*** Supplied data ***

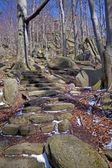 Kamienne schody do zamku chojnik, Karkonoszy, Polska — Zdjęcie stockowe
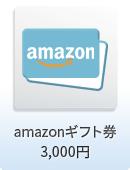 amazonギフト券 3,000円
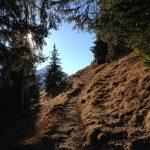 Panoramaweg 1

*** End of Supplied data ***
*** Supplied data ***

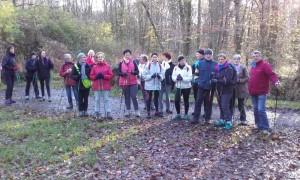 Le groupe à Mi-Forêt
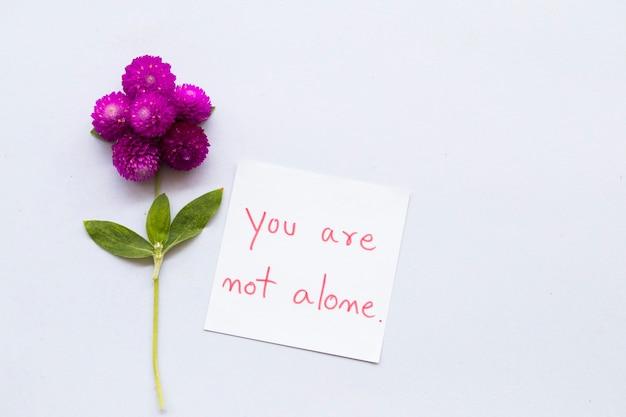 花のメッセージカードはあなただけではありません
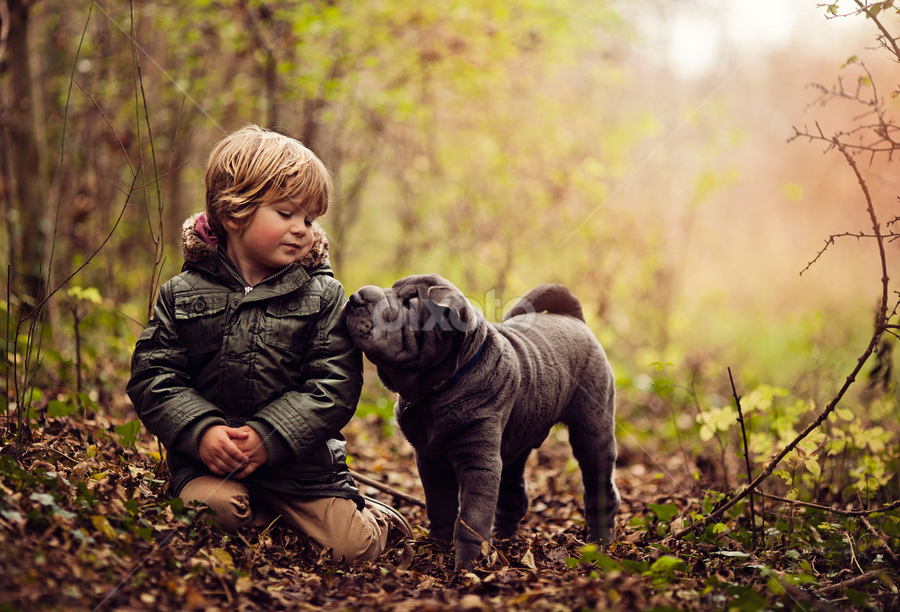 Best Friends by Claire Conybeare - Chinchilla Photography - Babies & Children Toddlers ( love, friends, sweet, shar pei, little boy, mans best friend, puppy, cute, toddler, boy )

*** End of Supplied data ***

Reproduce exactly the lines of the data above that run from the line with "Kamienne schody do" down to the line with "Panoramaweg 1", both ends included. Pictures do not belong in the copy.

 Kamienne schody do zamku chojnik, Karkonoszy, Polska — Zdjęcie stockowe
 amazonギフト券 3,000円
 Panoramaweg 1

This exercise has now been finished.